There are, dear readers, thirteen women councillors on Pembrokeshire County Council. Not one of them sits with the IPG.


The IPG is very pale and very male. Badger declines to say “very stale; although a certain cheesy aroma emanates from its dairy farming members.


Straight Outta Camrose, the IPG is the NWA – No Women Allowed.
To rectify the gender gap, IPG members will take turns wearing a tube top and mini skirt combo to show willing.


The variation in the group’s perspective is perhaps best demonstrated that many of its members drive tractors, but only one – Brian Hall – could fix one.


The IPG has Jamie Adams’ considerable talents at its disposal. Badger rates Jamie Adams as a political operator who has wit and intelligence. He’s lousy at delegation, however, and prone to complacency.


A little “independent” thought is needed for the IPG to show it has a constructive and meaningful alternative programme for Pembrokeshire instead of opposition for its own sake and crocodile tears about Council Tax.


Unless you have an alternative, queuing up to complain once a year isn’t a policy.
The IPG has never presented an alternative, costed budget despite councillors getting more information about the local authority’s finances.


The demise of Plaid Cymru across North Pembrokeshire shows that the IPG has its finger on the real issues affecting Pembrokeshire’s rural areas.


Agriculture is a vital local industry that supports more jobs in Pembrokeshire than any other bar tourism.


It’s a fundamental weakness that our County’s rural economy and future are not higher priorities than virtue-signalling identity politics.


Sure, it’s nice to be nice, but there are current needs a new administration must address no matter how disagreeable some members find people who don’t share their “enlightened” worldview.

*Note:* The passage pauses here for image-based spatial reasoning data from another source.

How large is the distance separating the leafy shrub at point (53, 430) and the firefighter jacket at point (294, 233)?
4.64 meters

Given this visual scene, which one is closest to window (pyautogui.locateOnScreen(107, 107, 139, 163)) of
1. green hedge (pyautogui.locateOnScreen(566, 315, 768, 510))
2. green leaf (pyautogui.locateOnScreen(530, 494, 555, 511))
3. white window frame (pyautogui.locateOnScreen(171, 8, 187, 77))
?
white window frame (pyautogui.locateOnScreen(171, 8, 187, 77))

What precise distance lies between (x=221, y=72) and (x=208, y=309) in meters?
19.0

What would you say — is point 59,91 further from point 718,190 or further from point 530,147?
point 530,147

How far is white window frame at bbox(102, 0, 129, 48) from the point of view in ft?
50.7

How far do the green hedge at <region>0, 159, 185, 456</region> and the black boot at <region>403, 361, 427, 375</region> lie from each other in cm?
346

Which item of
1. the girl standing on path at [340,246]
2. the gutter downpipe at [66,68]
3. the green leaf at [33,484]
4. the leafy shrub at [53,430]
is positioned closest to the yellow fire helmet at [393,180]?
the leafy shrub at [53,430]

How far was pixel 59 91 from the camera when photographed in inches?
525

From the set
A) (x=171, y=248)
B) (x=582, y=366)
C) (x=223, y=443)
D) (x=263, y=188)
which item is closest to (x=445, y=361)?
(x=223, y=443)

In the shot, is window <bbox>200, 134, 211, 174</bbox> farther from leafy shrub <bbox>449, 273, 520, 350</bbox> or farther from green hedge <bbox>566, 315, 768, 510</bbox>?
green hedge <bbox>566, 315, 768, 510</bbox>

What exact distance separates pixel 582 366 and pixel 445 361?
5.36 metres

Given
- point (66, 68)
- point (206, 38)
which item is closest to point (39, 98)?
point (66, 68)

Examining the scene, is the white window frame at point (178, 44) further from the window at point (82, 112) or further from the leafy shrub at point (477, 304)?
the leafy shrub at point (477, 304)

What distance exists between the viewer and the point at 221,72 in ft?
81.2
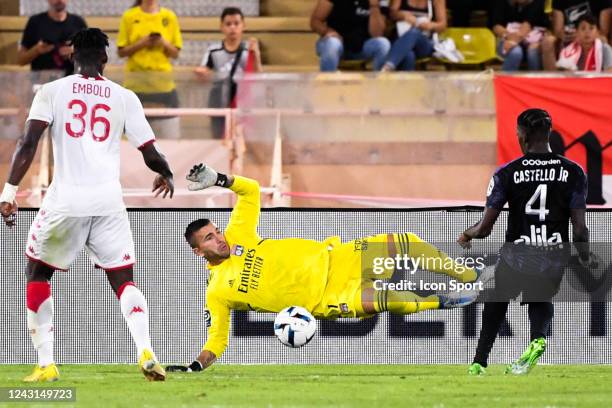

Nuclear fission, blue, green, and sky-blue pink energy are all very well – they’re not building houses or ensuring Pembrokeshire’s families can afford to live here.


The big issues are housing, social care, education, and the economy.


With those, roads, bins, and tackling Pembrokeshire’s continuous festival of litter are enough for a programme for administration.


Simultaneously, the Council needs to do unsexy things like balancing the books, streamlining its administration, interacting with community groups, and making sure leisure and cultural facilities meet the mark.


Tackling the big four issues is a function of the central government. Wales’s record on each of them is dire.


Pembrokeshire shows signs of bucking the national trend by providing homes for local people and regenerating its town centres through the intelligent investment of external funds designated for that purpose.


However, social care and education are issues of such magnitude that mostly the Council is chained to the Welsh Government’s ever-shifting strategies, programmes, working groups, and plans.


Pembrokeshire’s roads, it may shock the casual reader, are among Wales’s better ones.
Chew on that, readers, and then drive through Carmarthenshire and Ceredigion and experience a demolition derby’s impacts on your vehicle’s suspension.


Litter and bins are bread and butter issues. However, managing people’s expectations of them also involves persuading them not to dump their rubbish wherever they feel like it and doing the relatively minor task of sorting out their kerb-side trash.


To them, Badger makes a gentle suggestion: assuming you wipe your bottoms in the privacy of a WC after going to the loo, don’t drop your crap in hedgerows or on pavements because nobody is watching.


If there are problems, especially with litter following antisocial behaviour, report it to your town council or county council, or better, email your councillors and keep a copy.


Don’t expect councillors to hang on your every whinge on Facebook, where it’s hard to separate the meaningful complaint from the idiotic.


Your councillors rely on you to tell them what your problems are.


They’re not mindreaders.


Speak to them and not at them, and you might get somewhere. If not, there’s always the next election not to bother voting in.